Death in Spandex: Death dances the streets of 1980s Kansas City in ‘Slashdance’

Joey Hill

It’s easy to say the walking un-dead have infested almost every corner of the present culture.

Zombies are proving to appear as a full blown cultural force, finding a place for themselves in any setting, any genre and any decade. Thus, it’s no surprise they would find a comfortable spot in the 1980s.

“Slashdance” which premiered on March 7, is a musical horror-comedy performed at the Coterie Theatre. It meets ‘80s dance classic “Flashdance” with a hostile, zombie-infested Kansas City as survivors struggle to make their dreams come true.

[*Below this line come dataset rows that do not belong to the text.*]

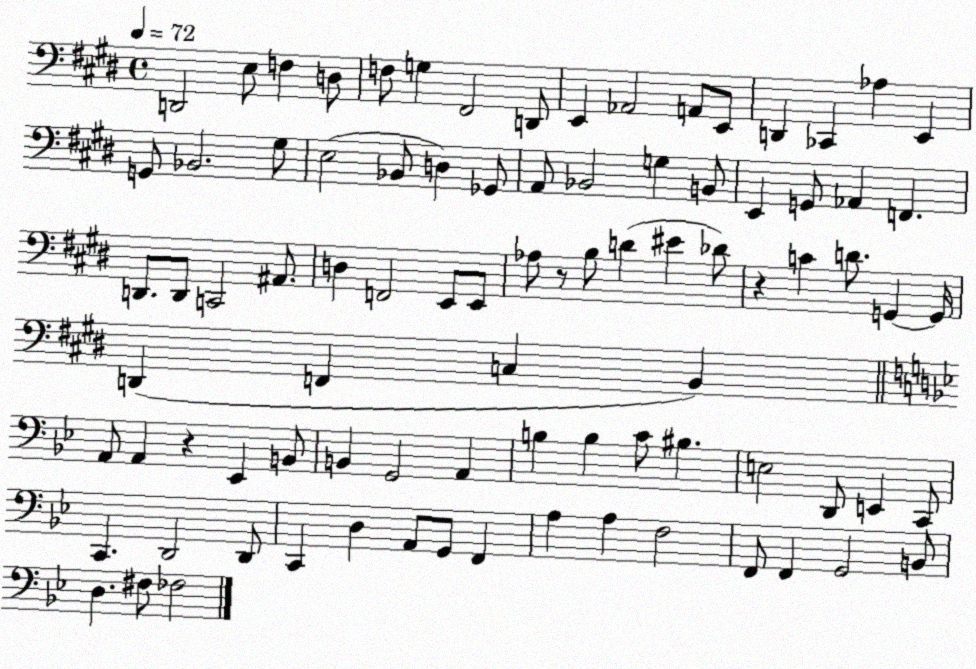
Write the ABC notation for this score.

X:1
T:Untitled
M:4/4
L:1/4
K:E
D,,2 E,/2 F, D,/2 F,/2 G, ^F,,2 D,,/2 E,, _A,,2 A,,/2 E,,/2 D,, _C,, _A, E,, G,,/2 _B,,2 ^G,/2 E,2 _B,,/2 D, _G,,/2 A,,/2 _B,,2 G, B,,/2 E,, G,,/2 _A,, F,, D,,/2 D,,/2 C,,2 ^A,,/2 D, F,,2 E,,/2 E,,/2 _A,/2 z/2 B,/2 D ^E _D/2 z C D/2 G,, G,,/4 D,, F,, C, B,, A,,/2 A,, z _E,, B,,/2 B,, G,,2 A,, B, B, C/2 ^B, E,2 D,,/2 E,, C,,/2 C,, D,,2 D,,/2 C,, D, A,,/2 G,,/2 F,, A, A, F,2 F,,/2 F,, G,,2 B,,/2 D, ^F,/2 _F,2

The original “Flashdance” was released in 1983 and starred actress Jennifer Beals as Alexandra Owens, a welder who dreams of becoming a professional dancer.

The film has since gained a cult following. It should be noted that “Slashdance” is not simply “Flashdance” with zombies. When one walks into the theater and searches for a seat, they are greeted with a smoky set illuminated with bright fluorescent blue, red, yellow and green lights. There’s a large towering wall of debris covered with scaffolding and hazard signs all the while loud ’80s pop music blares form every corner.

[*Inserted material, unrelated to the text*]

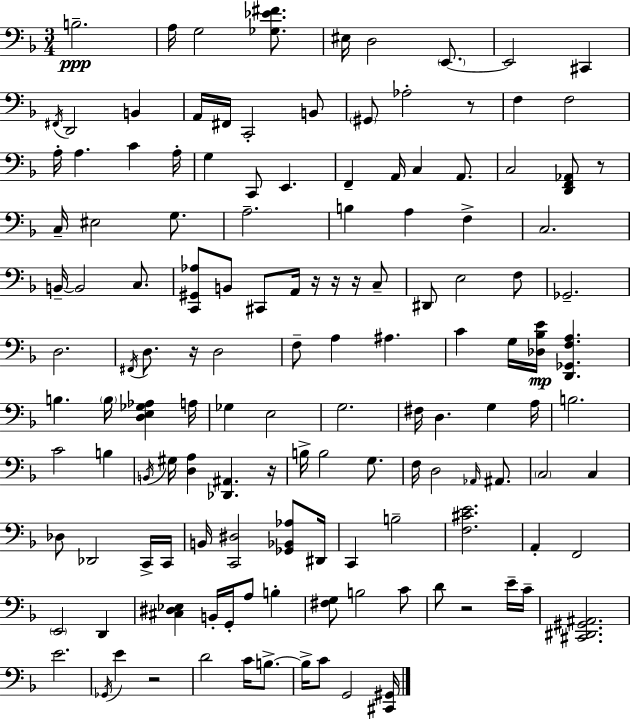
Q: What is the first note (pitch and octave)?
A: B3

This is the barricade, a wall made to keep the cannibals, as they are referred to in the play, from the few remaining survivors. The barricade is kept up by a group of welders, one of which is the beautiful Alexis Bowens, a fighter who dreams of one day going to the prestigious Kansas City School of Classical Ballet and Pole Dancing. The road to fame is hard, and as the body count rises, she beings to understand what really drives her passion.

The play is performed so expertly, it can actually stand on its own as a fantastic story without any real knowledge of the original film. Much of the comedy is lighthearted though rather mature in some moments. The moments of violent eradication of hoards of cannibals rushing the stage help make it clear why audience members much be at least 13.

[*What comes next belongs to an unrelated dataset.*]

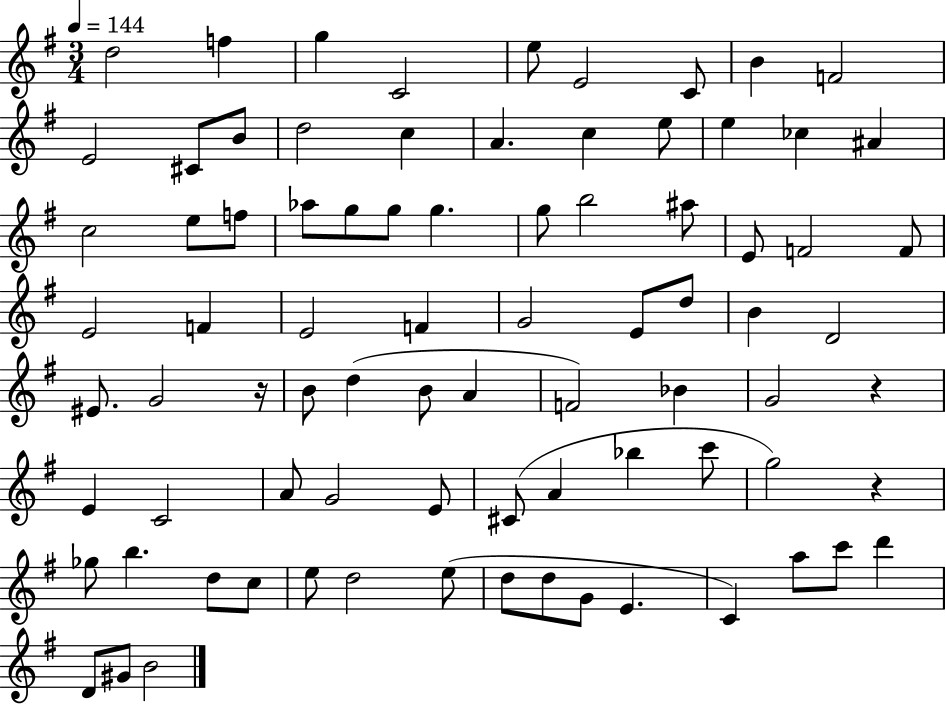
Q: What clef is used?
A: treble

The choreography is fantastic not deviating from the source material and expertly incorporating the hack and slash moments of cannibal killing with pulsating lighting and the unforgettable ‘80s-based soundtrack. The action never lets up and even if it appears as though it has, the blood-curdling screams of the cannibal hoards are not far behind.

“Slashdance” feels like a campy ’80s horror film when it needs to, and it can also be absolutely hilarious. It’s a triumph of musical comedy theater never taking itself too seriously and an all-around fantastic show.

“Slashdance” will run through March 24.